Lack of Special Economic Zones for IT

Pakistan has no Special Economic Zones (SEZs) for IT. In contrast, India has built 113 over the past twenty years while Bangladesh started working on SEZs a couple of years ago. Other countries in the region, like the Philippines, are also aware of the need for IT SEZs and have multiple for different IT sectors.

Special Economic Zones are important because they provide tax incentives for companies. The intent is to make doing business as easy and simple as possible – whether that’s through one window facilities for company creation or straightforward processes to deal with government affairs and matters.

No Reasonable Tech Infrastructure for Scaling

SEZ also solve the tech infrastructure issue for companies. By providing incentives to builders and real estate developers, companies can rent bigger spaces at lower costs, helping them scale quicker. According to Barkan, “Tech ready spaces in Islamabad, Lahore and Karachi go for as much as Rs. 200 per square foot. It’s impossible to rent large spaces.”

He further added that 5 out of the top 10 IT companies want to add 5000 jobs over the next 6 months but there isn’t any reasonable space to accommodate them at reasonable rates.

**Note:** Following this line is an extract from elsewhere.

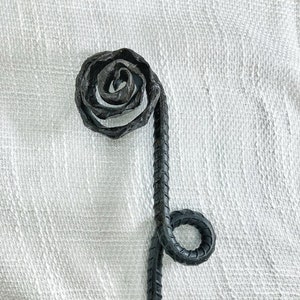 May include: A black metal rose with a stem that is twisted into a spiral shape. The rose is made from a single piece of metal and is a unique and decorative piece.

One company has been looking for a good space for 6 months in Islamabad.

He capped off by mentioning that acres of government land, which was allocated for SEZs, has been sitting idle for 10 years and now, the IT industry is ready to develop tech parks itself.

Outdated Regulations and Laws are Unsuitable for IT

According to Barkan, SEZ laws have been made by keeping traditional industries in mind and arent’ applicable to tech zones. For them to work for IT, they need to be modified heavily.

“We never work on PPRA laws and have failed to develop the capacity of our local industry through helping them partner with international companies.”

The government outsources to its own companies and as a result, the local industry has mostly been relegated to providing services to foreign clients.

A More Proactive Approach is Needed

The government needs to understand that Pakistan’s IT industry needs a lot of products that simply won’t be funded by VCs like HR systems, CRMs, and ERPs that are designed with local consumers and companies in mind. “By developing local products, we can save on foreign exchange and then later market to the world.”

According to Barkan, right now companies are coming to Pakistan asking for a time to meet the decision makers while it should be the other way around. If Pakistan’s IT industry is to escape its self-imposed purgatory, it needs to adopt a salesman approach instead of a “slow customer support” one.